### Requirement
Would you copy exactly the lines in the data below from the one that has "Communal lounge with" through the one that has "A well-lit bedroom", dropping any pictures?

### Provided material
☆ ☆ ☆ ☆ ☆ ☆ ☆
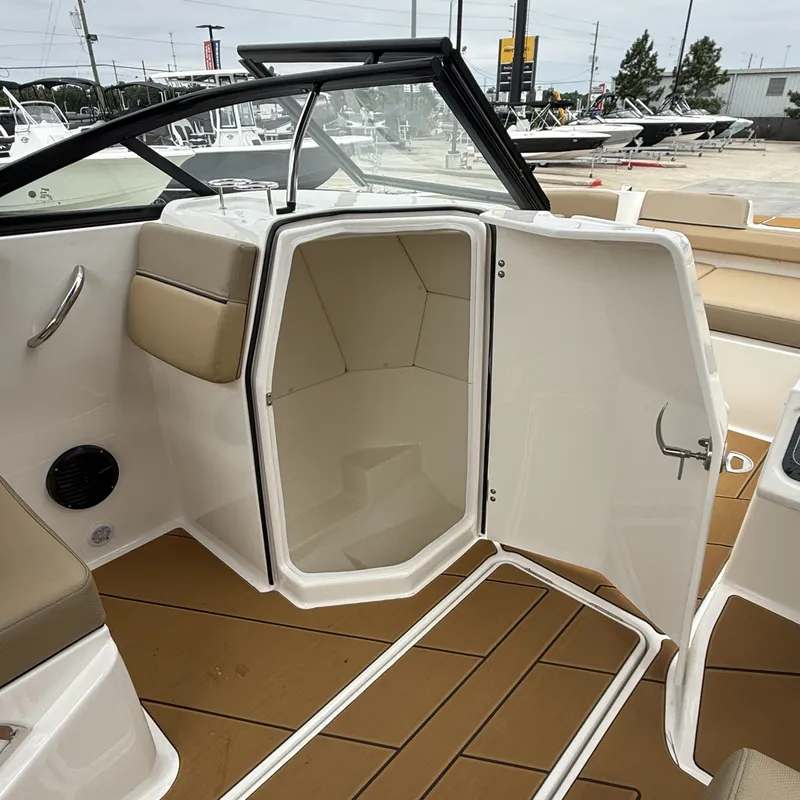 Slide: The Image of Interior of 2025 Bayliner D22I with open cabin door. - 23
☆ ☆ ☆ ☆ ☆ ☆ ☆
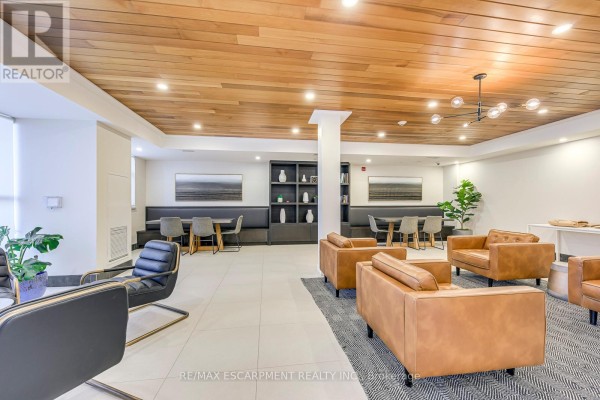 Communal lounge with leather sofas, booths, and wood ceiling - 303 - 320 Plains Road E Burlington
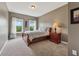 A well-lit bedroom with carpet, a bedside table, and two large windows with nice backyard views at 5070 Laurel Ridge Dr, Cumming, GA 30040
☆ ☆ ☆ ☆ ☆ ☆ ☆
### Solved exercise
 Communal lounge with leather sofas, booths, and wood ceiling - 303 - 320 Plains Road E Burlington
 A well-lit bedroom with carpet, a bedside table, and two large windows with nice backyard views at 5070 Laurel Ridge Dr, Cumming, GA 30040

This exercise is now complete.